Coffy is one of the first Blaxploitation films that I had ever seen. It used to play on Channel 50 all the time with other Blaxploitation classics like Slaughter! and Hell Comes to Harlem. I have seen this film a bunch of times and it was the film that made me fall in love with Pam Grier.
Grier is a force to be reckoned with and she doesn’t take no for an answer. Her first scene in Coffy climaxes with her blowing a guy’s head off with a sawed off shotgun. If there is any better introduction for an actress of color, then you must point me in the direction of that film. From then on, Grier’s Coffy has to juggle her day job (as a nurse) and her night job of busting dope pushers. Her motive is her younger sister (who we see twice and then forget about) who succumbed to the temptations of dope and is now in the hospital.

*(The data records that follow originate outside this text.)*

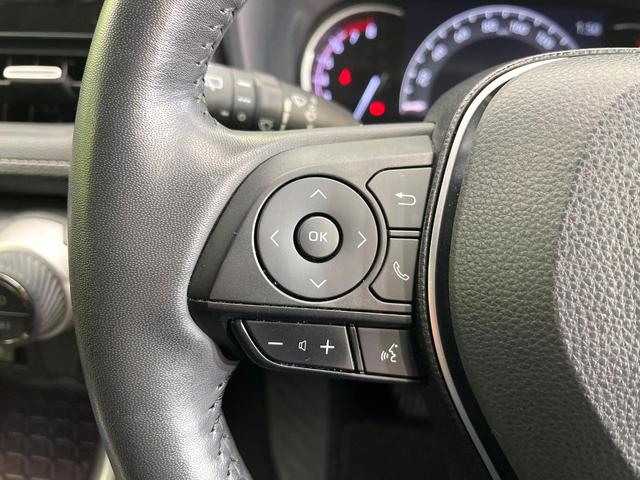RAV4 G 4WD 禁煙車 後期型 TRDエアロ 純正9型ディスプレイオーディオ 全周囲カメラ フルセグ Bluetooth 衝突軽減 LEDヘッド オートハイビーム ブラインドスポットモニター 電動リアゲート(49枚目)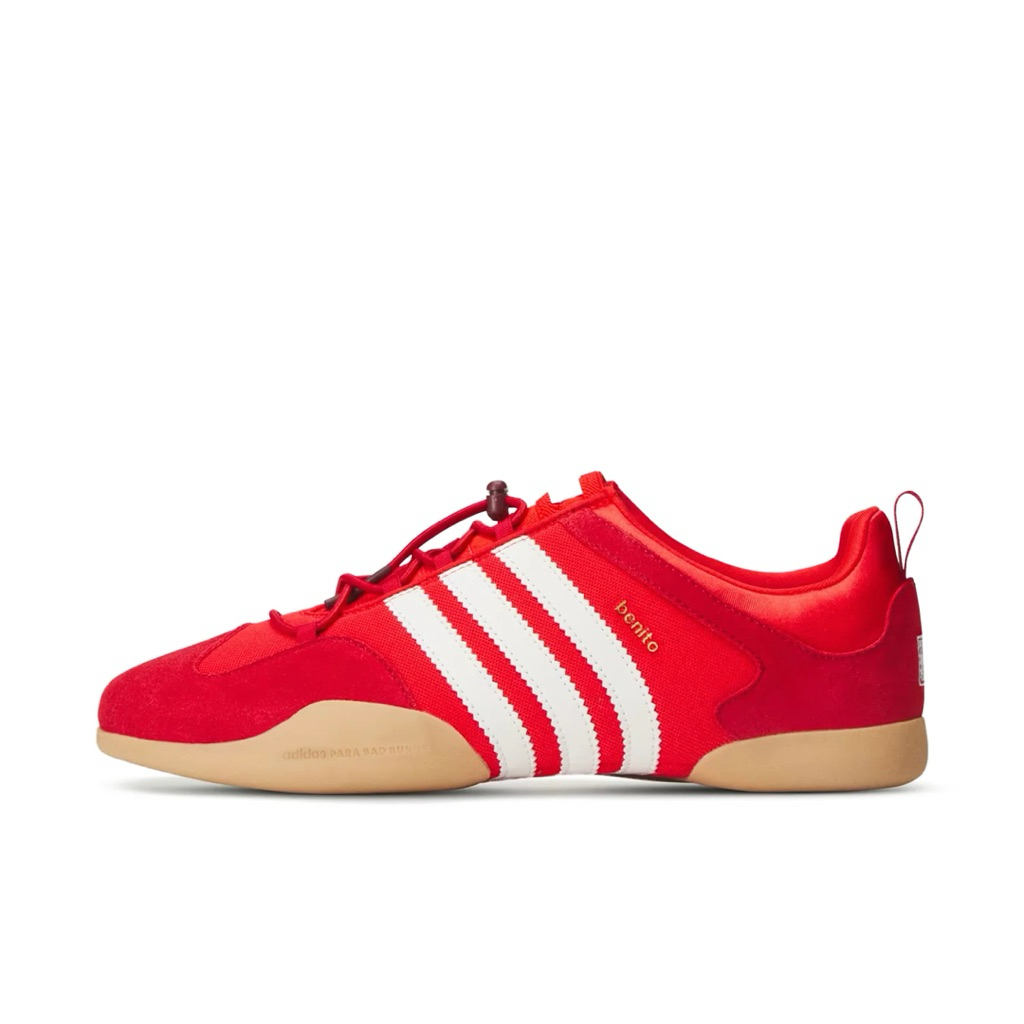 Adidas Bad Bunny Ballerina Red White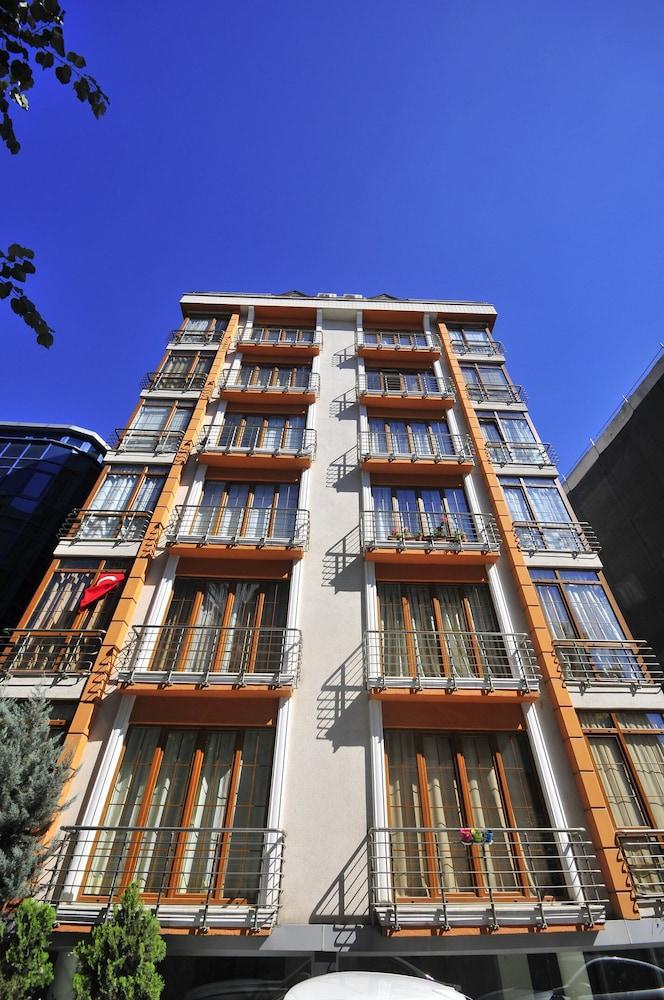 KAYA APART POINT SISLI — ISTANBUL — фотография отеля №19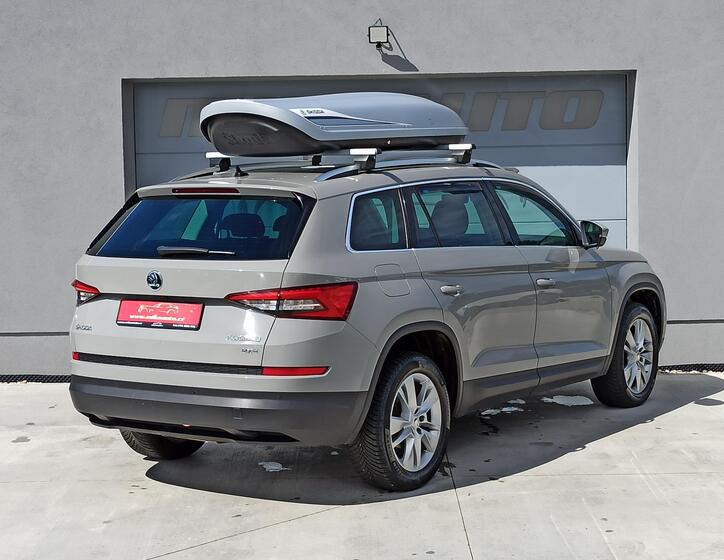 Škoda Kodiaq 5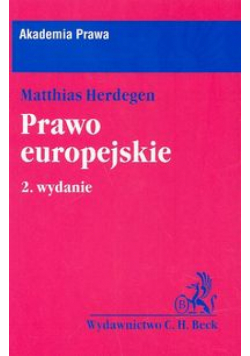 Prawo europejskie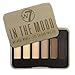 W7 Natural Nudes Eye Colour Palette 7 g, In The Mood - 6-Piece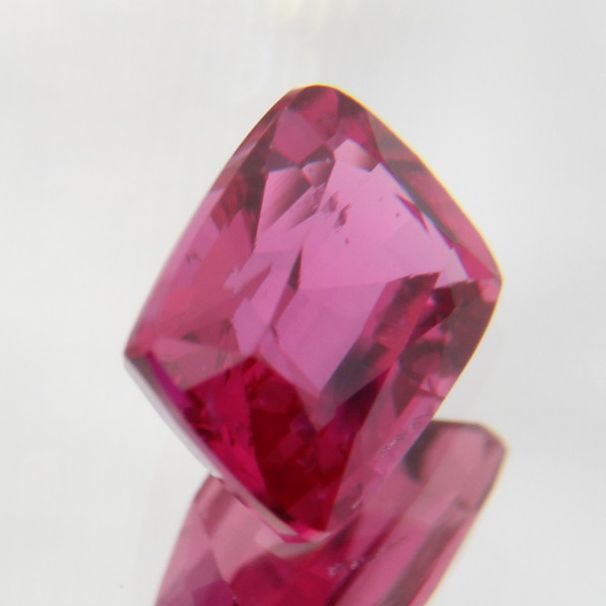 pinker Saphir 0.51 ct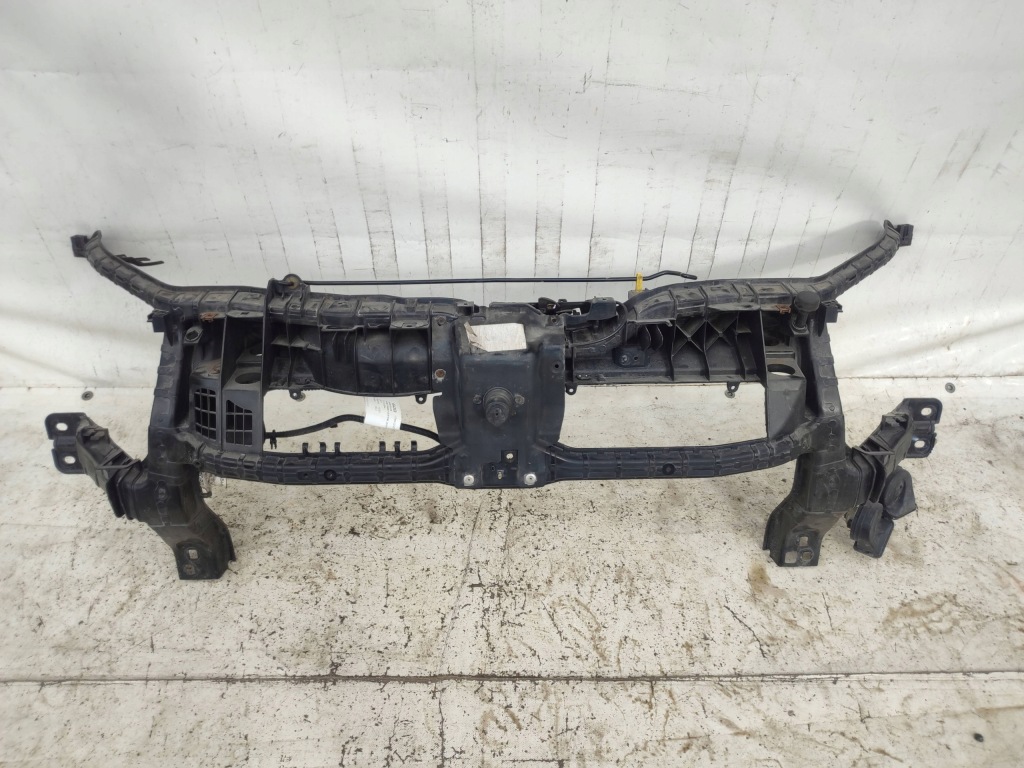 фото №1, Ford transit mk8 pas передній wzmcnienie демонтаж замок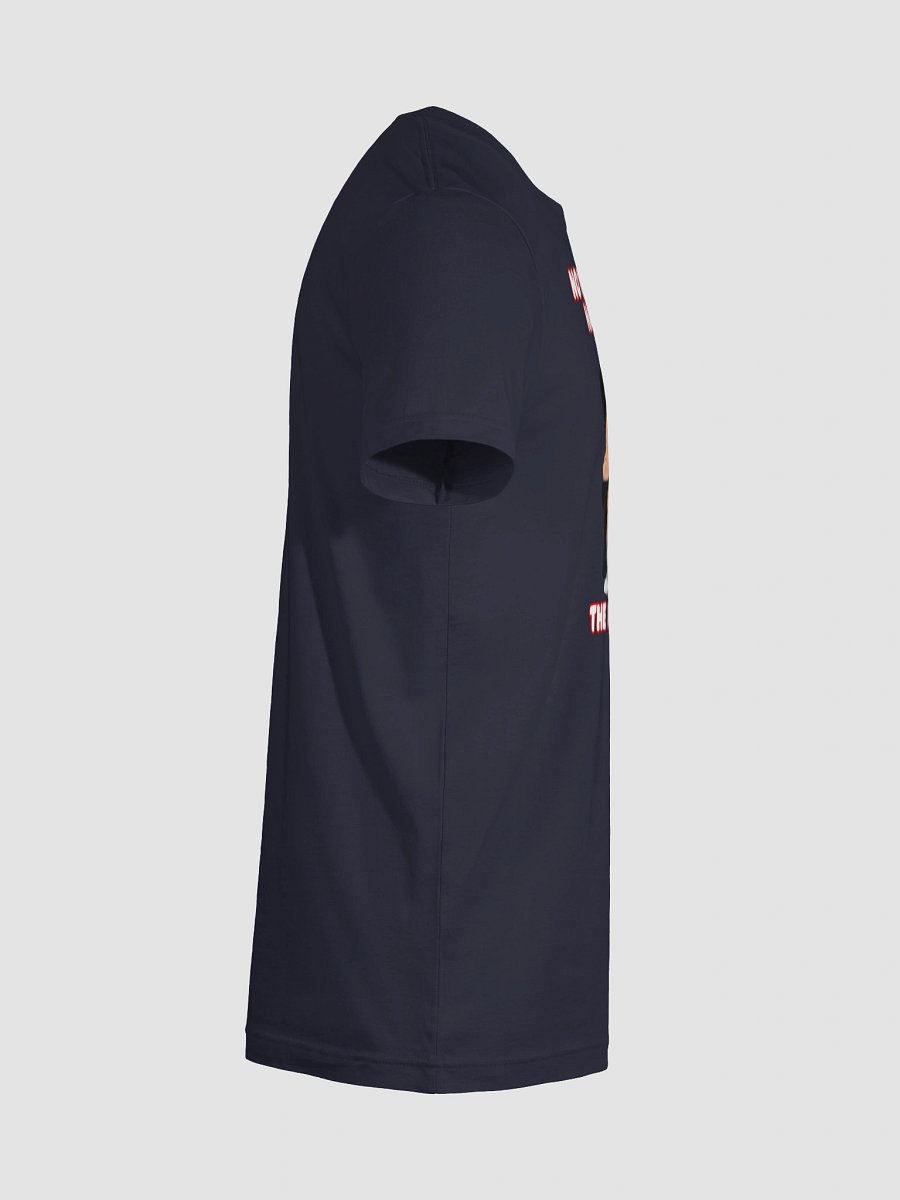 Not a pound hanging the right way T-shirt product image (12)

Coffy goes about getting to the top of the dope game by using her brains as well as her body. This film came out during a time when being a black actress meant that you could kick as much ass as you wanted to and tell the story that you wanted to, but you had to so while getting naked throughout the film. I don’t think that there is a man alive (gay or straight) that could resist Ms. Grier. The attitude and the body make one lethal combination. There are scenes where random men come up to Coffy and she takes care of them but quick.
Coffy is one of the first Blaxploitation films and set the groundwork for the many, many films to follow. It showed audiences that blacks could do just as good a job as whites could and it showed the studios that black films could go up against white films any day of the week. In fact, I would put Grier up there with the likes of Sigourney Weaver and Michelle Yeoh as one of the best action stars of all time.
Coffy is a really good film with good performances and a rockin’ soundtrack. The acting can be a bit wobbly at times and the action is a little stiff, but the film has so much going for it that we can look past the minor quibbles. I wish that more people would take a look at Blaxploitation films. Most of the are entertaining and some of them even have Pam Grier. So you really can’t go wrong.